8 June
This is going to be a short post.
The day started early. Phone alarms went off at 2:45 and by 3:10 we were out of the marina. We settled into a quiet routine almost immediately outside of the river entrance - running deep with only the mainsail up and doing over six knots, the boat steered itself for Double Island Point on route to the Wide Bay Bar. Before very long the clouds came in and the rest of the day was grey and wet.
The weather forecast predicted the seas would moderate during the day to under 1 meter, pretty good for crossing the Bar. Looking back, I think they did actually began to moderate but then started to build again. By the time we got to the Bar about four boats had crossed safely enough. We were the last to go, exactly on time for slack water at high tide. Half way across I looked back and saw an enormous, rolling rogue wave coming up behind us, breaking at its top and dwarfing the boat. Right to the very moment before it hit I thought it was going to swamp us. However, at the last instant the Gypsy lifted her stern over its top and I don't think we took a drop of water on board. Not that that was it. We broached badly, spinning around to the right with the massive force of the water that hit us and rolling heavily down the back side of the wave.

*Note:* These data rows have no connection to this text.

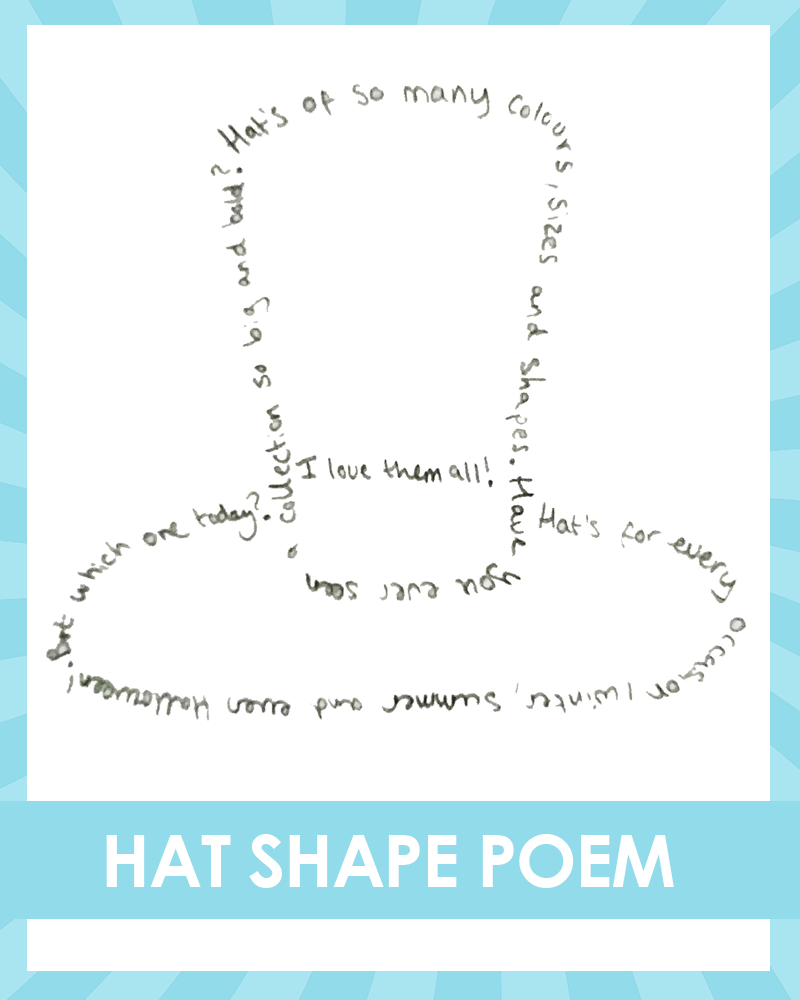 Alice in the wonderland shape poetry writing activity hat shape poem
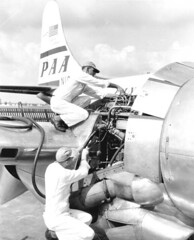 Pan American airplane engine maintenance - Miami (State Library and Archives of Florida) Tags: airplane florida miami aircraft aviation airplanes motors engines boeing airlines panam mechanics airliners paa panamerican pw prattwhitney pawa stratocruiser b377 panamericanworldairways panamericanairways r4360 aircraftmaintenance boeingstratocruiser waspmajor boeing377 prattwhitneyr4360waspmajor boeing377stratocruiser prattwhitneyr4360 prattwhitneywaspmajor r4360waspmajor boeing3771026stratocruiser boeingmodel377stratocruiser boeingmodel377 pwr4360 boeing3771026 r4360tsb
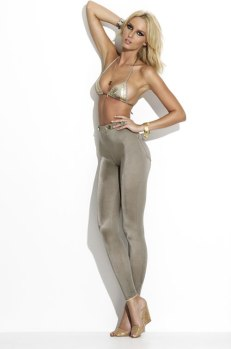 Charlie by Matthew Zink platinum resort pant
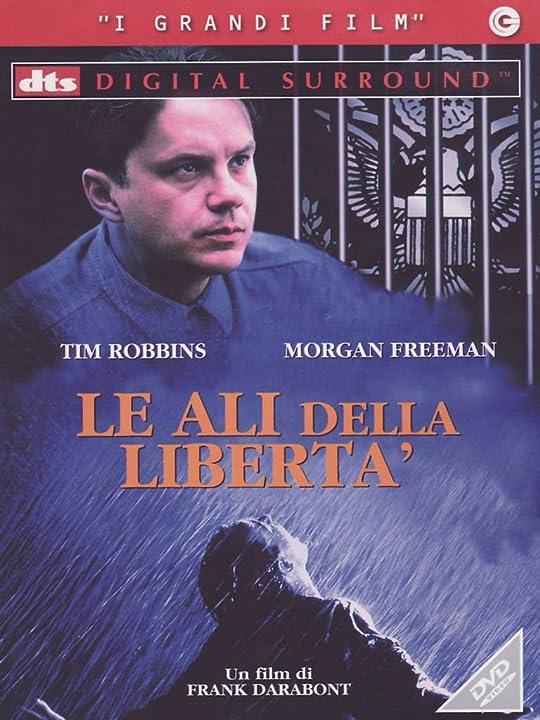 Film - dvd - le ali della liberta`(gr.film) - tim robbins , morgan freeman B0041KXH2I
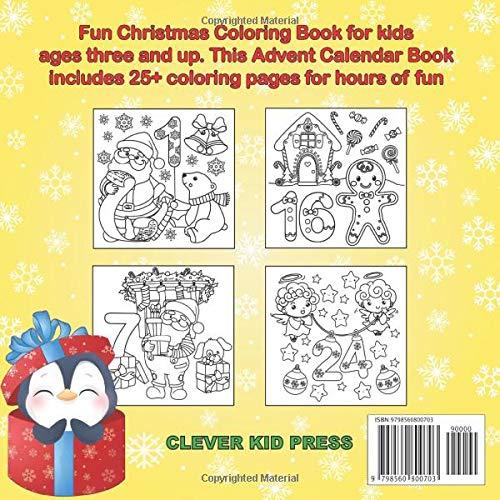 Contents: Advent Calendar Coloring Book 2020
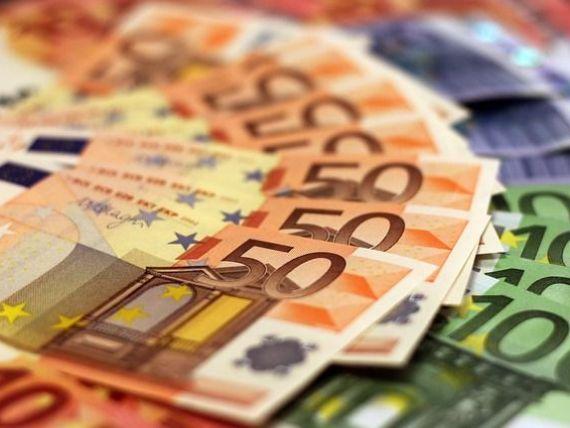 Companie simbol pentru consumatorii europeni, prezentă și în România, ajunge în proprietatea chinezilor. Tranzacție de aproape 300 mil. euro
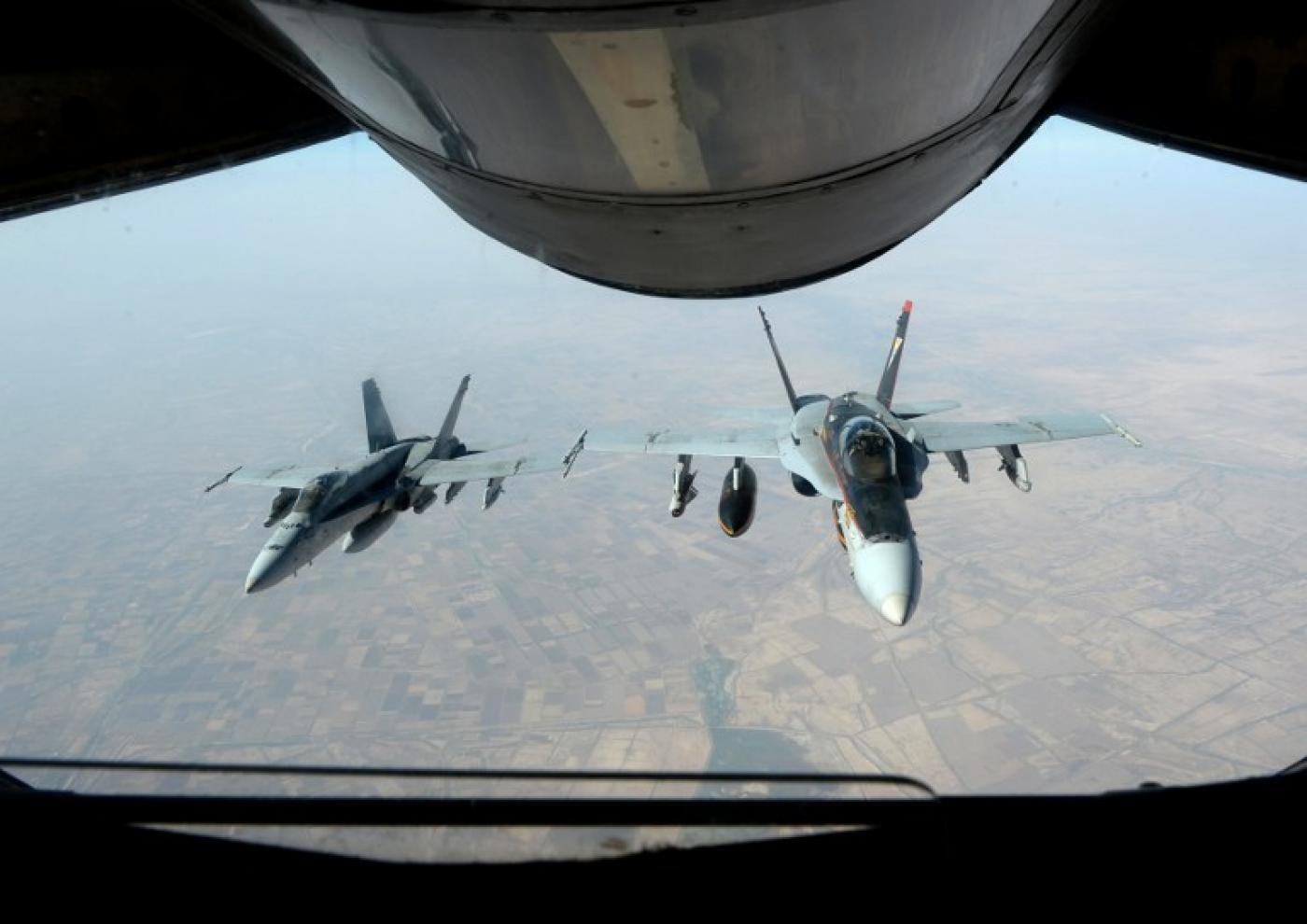 Military officials say Iraq likely to welcome 'no red line' Russian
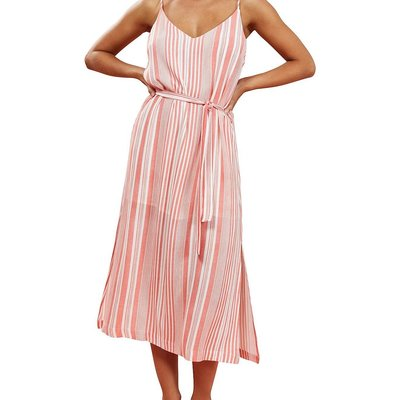 Mink Pink Ocean Side Stripe Mini Dress
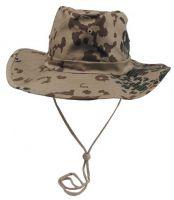 Шляпа Буша Bush hat, камуфляж BW tropical camo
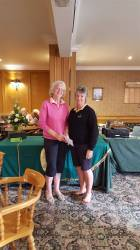 Jean Parkinson - Woodhall Spa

We got ourselves back onto the proper track, shaken but otherwise ok.
The remainder of the crossing was lumpy but uneventful. A further couple of hours motoring up to Garry's Anchorage was completed in possibly a greater grey gloom than we'd seen before, pretty much mirroring my feelings at the time.
I really don't know how serious the incident was at the Bar, but I'm hugely thankful to the folks at Catalina that they designed and built such a sound boat as the Gypsy. I think she earned her pay today.